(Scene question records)
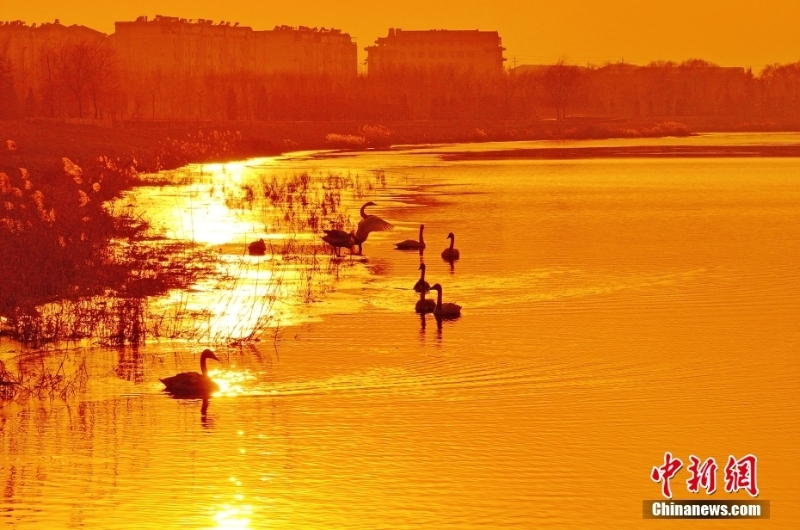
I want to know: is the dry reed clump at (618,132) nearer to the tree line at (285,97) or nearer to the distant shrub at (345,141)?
the distant shrub at (345,141)

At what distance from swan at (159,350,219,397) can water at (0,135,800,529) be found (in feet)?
0.90

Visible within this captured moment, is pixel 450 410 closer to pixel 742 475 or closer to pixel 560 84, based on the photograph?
pixel 742 475

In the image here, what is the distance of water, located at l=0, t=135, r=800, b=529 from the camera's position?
13.5 metres

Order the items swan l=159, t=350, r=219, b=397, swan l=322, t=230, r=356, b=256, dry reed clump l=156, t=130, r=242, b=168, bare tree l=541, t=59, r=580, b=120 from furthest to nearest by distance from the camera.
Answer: bare tree l=541, t=59, r=580, b=120 → dry reed clump l=156, t=130, r=242, b=168 → swan l=322, t=230, r=356, b=256 → swan l=159, t=350, r=219, b=397

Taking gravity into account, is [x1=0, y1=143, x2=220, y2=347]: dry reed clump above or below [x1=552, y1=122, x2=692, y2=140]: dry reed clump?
below

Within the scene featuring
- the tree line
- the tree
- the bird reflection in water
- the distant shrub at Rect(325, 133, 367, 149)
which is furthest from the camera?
the tree line

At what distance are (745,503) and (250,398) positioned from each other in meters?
6.76

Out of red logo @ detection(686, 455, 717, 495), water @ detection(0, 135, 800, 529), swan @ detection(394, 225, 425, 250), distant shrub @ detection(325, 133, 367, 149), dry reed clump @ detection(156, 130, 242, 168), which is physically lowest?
red logo @ detection(686, 455, 717, 495)

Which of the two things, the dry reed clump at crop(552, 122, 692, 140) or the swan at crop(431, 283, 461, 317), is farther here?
the dry reed clump at crop(552, 122, 692, 140)

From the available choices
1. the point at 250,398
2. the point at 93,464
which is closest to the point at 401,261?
the point at 250,398

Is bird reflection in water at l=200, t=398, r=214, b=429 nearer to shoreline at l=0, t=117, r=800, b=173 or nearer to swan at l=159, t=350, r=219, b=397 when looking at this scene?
swan at l=159, t=350, r=219, b=397

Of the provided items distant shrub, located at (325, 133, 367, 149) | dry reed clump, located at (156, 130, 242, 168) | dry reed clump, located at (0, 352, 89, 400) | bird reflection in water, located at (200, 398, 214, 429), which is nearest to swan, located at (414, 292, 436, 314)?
dry reed clump, located at (0, 352, 89, 400)

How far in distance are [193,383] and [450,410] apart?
3.40 meters

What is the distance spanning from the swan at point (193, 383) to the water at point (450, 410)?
275 mm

## SET EXERCISE
Present each line of the entries above as a numbered list, omitting blank lines. Leave the picture out of your answer.

## RESPONSE
1. I want to know: is the dry reed clump at (618,132) nearer to the tree line at (285,97) or nearer to the distant shrub at (345,141)?
2. the distant shrub at (345,141)
3. At what distance from swan at (159,350,219,397) can water at (0,135,800,529) be found (in feet)?
4. 0.90
5. Visible within this captured moment, is pixel 450 410 closer to pixel 742 475 or closer to pixel 560 84, based on the photograph?
6. pixel 742 475
7. In the image here, what is the distance of water, located at l=0, t=135, r=800, b=529 from the camera's position?
8. 13.5 metres
9. Order the items swan l=159, t=350, r=219, b=397, swan l=322, t=230, r=356, b=256, dry reed clump l=156, t=130, r=242, b=168, bare tree l=541, t=59, r=580, b=120 from furthest to nearest by distance from the camera.
10. Answer: bare tree l=541, t=59, r=580, b=120 → dry reed clump l=156, t=130, r=242, b=168 → swan l=322, t=230, r=356, b=256 → swan l=159, t=350, r=219, b=397
11. Taking gravity into account, is [x1=0, y1=143, x2=220, y2=347]: dry reed clump above or below [x1=552, y1=122, x2=692, y2=140]: dry reed clump?
12. below
13. Within the scene featuring
14. - the tree line
15. - the tree
16. - the bird reflection in water
17. - the distant shrub at Rect(325, 133, 367, 149)
18. which is furthest from the camera?
19. the tree line
20. At what distance are (745,503) and (250,398) positioned from each other in meters?
21. 6.76
22. Out of red logo @ detection(686, 455, 717, 495), water @ detection(0, 135, 800, 529), swan @ detection(394, 225, 425, 250), distant shrub @ detection(325, 133, 367, 149), dry reed clump @ detection(156, 130, 242, 168), which is physically lowest?
23. red logo @ detection(686, 455, 717, 495)
24. Which of the two things, the dry reed clump at crop(552, 122, 692, 140) or the swan at crop(431, 283, 461, 317), is farther here?
25. the dry reed clump at crop(552, 122, 692, 140)
26. From the available choices
27. 1. the point at 250,398
28. 2. the point at 93,464
29. which is closest to the point at 401,261?
30. the point at 250,398
31. Is bird reflection in water at l=200, t=398, r=214, b=429 nearer to shoreline at l=0, t=117, r=800, b=173 or nearer to swan at l=159, t=350, r=219, b=397 when looking at this scene?
32. swan at l=159, t=350, r=219, b=397
33. Of the provided items distant shrub, located at (325, 133, 367, 149) | dry reed clump, located at (156, 130, 242, 168) | dry reed clump, located at (0, 352, 89, 400) | bird reflection in water, located at (200, 398, 214, 429), which is nearest to swan, located at (414, 292, 436, 314)?
34. dry reed clump, located at (0, 352, 89, 400)
35. How far in distance are [193,383] and [450,410] apart?
36. 3.40 meters
37. What is the distance spanning from the swan at point (193, 383) to the water at point (450, 410)?
38. 275 mm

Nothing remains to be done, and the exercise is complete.